REQUIREMENT: In the protocol excerpt below, copy word for word the part that starts at "Otherwise, \(\ell \)" and runs up to and including "by \(\ell \).".

SOURCE EXCERPT:
──────────

Otherwise, \(\ell \) is faulty and by definition it crashes in round \(> r\). Let \(\pi _2\) be a crash-only execution that is identical to \(\pi _1\) until \(\ell \) crashes, and the rest of \(\pi _2\) is an arbitrary execution where the honest parties in \(\pi _1\) remain honest but \(\ell \) never crashes and is also honest. Thus, in \(\pi _2\) the preconditions of the LBR Progress property hold and all k LBR-synchronized(\(\ell \)) invocations return a certified B with round number r authored by \(\ell \).
An \(LBR(r, \ell )\) invocation by any party p completes within \(\varDelta _l\) time, and starts immediately after Pacemaker’s \(\mathtt {new\_round(r)} \) notification at p (because \(\mathtt {choose\_leader}\) is computed locally and takes 0 time). By Pacemaker’s guarantees, no party receives \(\mathtt {new\_round} (r+1)\) notification until \(\varDelta _p = \varDelta _l\) time after the last \(\mathtt {new\_round} (r+1)\) notification at some party, hence all \(LBR(r, \ell )\) invocations must complete before any party receives a \(\mathtt {new\_round} (r+1)\) notification.

──────────

DATA SHOWN:
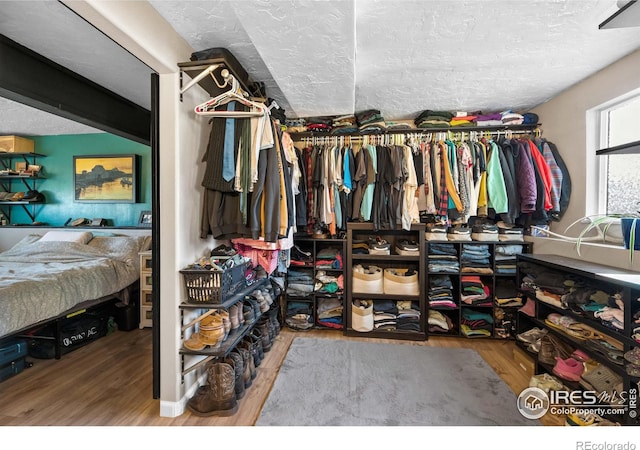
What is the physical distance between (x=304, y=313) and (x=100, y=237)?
8.73 ft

──────────

EXPECTED ANSWER:
Otherwise, \(\ell \) is faulty and by definition it crashes in round \(> r\). Let \(\pi _2\) be a crash-only execution that is identical to \(\pi _1\) until \(\ell \) crashes, and the rest of \(\pi _2\) is an arbitrary execution where the honest parties in \(\pi _1\) remain honest but \(\ell \) never crashes and is also honest. Thus, in \(\pi _2\) the preconditions of the LBR Progress property hold and all k LBR-synchronized(\(\ell \)) invocations return a certified B with round number r authored by \(\ell \).